The options -debug and -bboxes are mostly of use for the maintainers of pstotext. -debug
shows Ghostscript output and error messages. -bboxes outputs one word per line with
bounding box information.

DETAILS


pstotext does its work by telling Ghostscript to load a PostScript library that causes it
to write to its standard output information about each string rendered by a PostScript job
or PDF document. This information includes the characters of the string, and enough
additional information to approximate the string's bounding rectangle. pstotext
post-processes this information and outputs a sequence of words delimited by space,
newline, and formfeed.

pstotext outputs words in the same sequence as they are rendered by the document. This
usually, but not always, follows the order that a human would read the words on a page.
Within this sequence, words are separated by either space or newline depending on whether
or not they fall on the same line. Each page is terminated with a formfeed. If you use
the incorrect option from the set {-portrait, -landscape, -landscapeOther}, pstotext is
likely to substitute newline for space.

A PostScript job or PDF document often renders one word as several strings in order to get
correct spacing between particular pairs of characters. pstotext does its best to
assemble these strings back into words, using a simple heuristic: strings separated by a
distance of less than 0.3 times the minimum of the average character widths in the two
strings are considered to be part of the same word. Note that this typically causes
leading and trailing punctuation characters to be included with a word.
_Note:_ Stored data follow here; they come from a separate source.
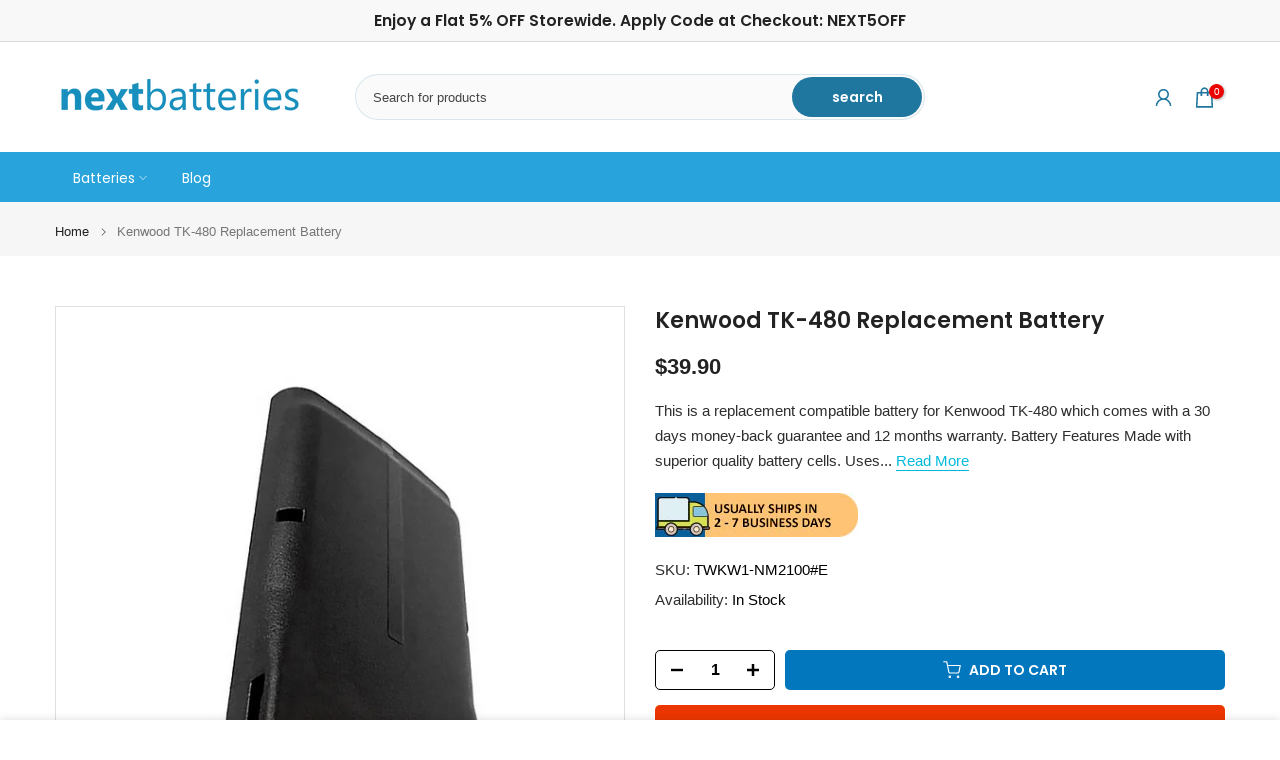

--- FILE ---
content_type: text/css
request_url: https://www.nextbatteries.com/cdn/shop/t/103/assets/pickup-availability.css?v=86274460196869794091750408364
body_size: -49
content:
.t4s-pickup-availability-popup{max-width:570px;margin:25px auto;width:100%;background-color:var(--t4s-light-color)}.t4s-pickup-availability-information-container{margin-inline-start:5px}.t4s-pickup-availability-information__title strong{color:var(--secondary-color)}.t4s-pickup-availability-information__title,.t4s-pickup-availability-information__stock,.t4s-product-pickup__variant,.t4s-pickup-availability-list__address p:last-child,.t4s-pickup-availability-list__phone{margin-bottom:0}.t4s-pickup-availability-small-text{font-size:13px}button.t4s-pickup-availability-information__button,.t4s-pickup-availability-list__btn{text-decoration:underline;cursor:pointer;border:none;padding:0;background:transparent;margin-top:8px;color:var(--secondary-color)}.t4s-pickup-availability-list__btn:hover{text-decoration:underline}.t4s-pickup-availability-container .t4s-icon-svg,.t4s-pickup-availability-list .t4s-icon-svg{min-width:12px;min-height:12px;width:12px;height:12px;vertical-align:middle;display:inline-block;margin-top:5px;margin-inline-end:4px}.t4s-pickup-availability-container .t4s-icon-svg path,.t4s-pickup-availability-list .t4s-icon-svg path{fill:inherit;stroke:inherit}.t4s-pickup-availability-container .t4s-icon-in-stock,.t4s-pickup-availability-list .t4s-icon-in-stock{fill:var(--t4s-success-color)}.t4s-pickup-availability-container .t4s-icon-out-of-stock,.t4s-pickup-availability-list .t4s-icon-out-of-stock{fill:var(--t4s-error-color)}.t4s-pickup-availability-list__stock .t4s-icon-svg{margin-top:0;margin-inline-end:2px;margin-bottom:3px;margin-inline-start:0}.t4s-pickup-availability-list .t4s-icon-map{margin:0;fill:currentcolor}.t4s-pickup-availability__product-information,.t4s-product-pickup{padding:20px;background-color:rgba(var(--border-color-rgb),.3);display:flex;flex-wrap:wrap;align-items:center}.t4s-product-pickup__img{width:80px;height:80px;border-radius:50%;overflow:hidden;display:block;position:relative;margin-inline-end:20px}.t4s-product-pickup__img img{position:absolute;left:0;right:0;width:100%;height:100%;object-fit:cover;object-position:center}.t4s-product-pickup__title{color:var(--secondary-color);font-weight:600;font-size:15px}.t4s-product-pickup__price{color:var(--secondary-price-color)}.t4s-product-pickup__price ins{color:var(--primary-price-color)}.t4s-pickup-availability-list{padding:20px;margin:0;text-align:start}.t4s-pickup-availability-list__location{font-size:14px;margin-bottom:8px}.t4s-pickup-availability-list__stock{margin-top:8px;margin-bottom:16px}.t4s-pickup-availability-list__address{font-size:13px;font-style:normal;margin-bottom:0}.t4s-pickup-availability-list__item+.t4s-pickup-availability-list__item{margin-top:15px;padding-top:15px;border-top:1px solid var(--border-color)}
/*# sourceMappingURL=/cdn/shop/t/103/assets/pickup-availability.css.map?v=86274460196869794091750408364 */


--- FILE ---
content_type: application/javascript; charset=UTF-8
request_url: https://api.livechatinc.com/v3.6/customer/action/get_dynamic_configuration?x-region=us-south1&license_id=14150439&client_id=c5e4f61e1a6c3b1521b541bc5c5a2ac5&url=https%3A%2F%2Fwww.nextbatteries.com%2Fproducts%2Fkenwood-tk-480-battery&channel_type=code&implementation_type=Shopify&jsonp=__71vfxuju6sj
body_size: 233
content:
__71vfxuju6sj({"organization_id":"7f3c4de4-7790-404e-abbe-107efae8a522","livechat_active":true,"livechat":{"group_id":5,"client_limit_exceeded":false,"domain_allowed":true,"online_group_ids":[0,1,2,3,4,5,6,7],"config_version":"2238.0.1.832.8.16.2.1.3.1.3.14.22","localization_version":"6bb83031e4f97736cbbada081b074fb6","language":"en"},"default_widget":"livechat"});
The PostScript language provides a flexible encoding scheme by which character codes in
strings select specific characters (symbols), so a PostScript job is free to use any
character code. On the other hand, pstotext always translates to the ISO 8859-1 (Latin-1)
character code, which is an extension to ASCII covering most of the Western European
languages. When a character isn't present in ISO 8859-1, pstotext uses a sequence of
characters, e.g., "---" for em dash or "A\226" for Abreve. pstotext can be fooled by a
font whose Encoding vector doesn't follow Adobe's conventions, but it contains heuristics
allowing it to handle a wide variety of misbehaving fonts.

(pstotext no longer translates hyphen (\255) to minus (\055).)